Write out, from the entries below, exactly the lines that run between the lines holding "台中大雪山國家森林遊樂區門票" and "092_20101130195210.jpg", inclusive, and stop there.

▶ DATA TO PROCESS
◆ ◆ ◆ ◆

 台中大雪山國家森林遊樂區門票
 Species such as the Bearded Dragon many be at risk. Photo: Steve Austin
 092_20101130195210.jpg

◆ ◆ ◆ ◆

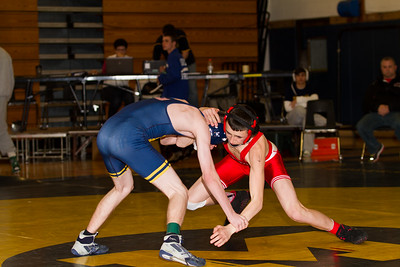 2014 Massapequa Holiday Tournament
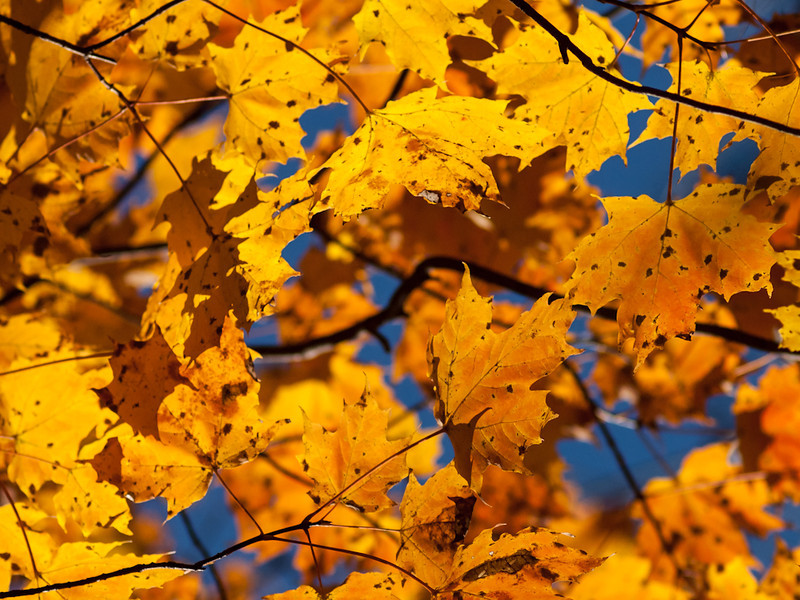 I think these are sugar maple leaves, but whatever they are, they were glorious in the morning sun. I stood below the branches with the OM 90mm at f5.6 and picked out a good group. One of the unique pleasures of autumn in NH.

◆ ◆ ◆ ◆

▶ RESPONSE FOR THIS EXERCISE
 台中大雪山國家森林遊樂區門票
 Species such as the Bearded Dragon many be at risk. Photo: Steve Austin
 092_20101130195210.jpg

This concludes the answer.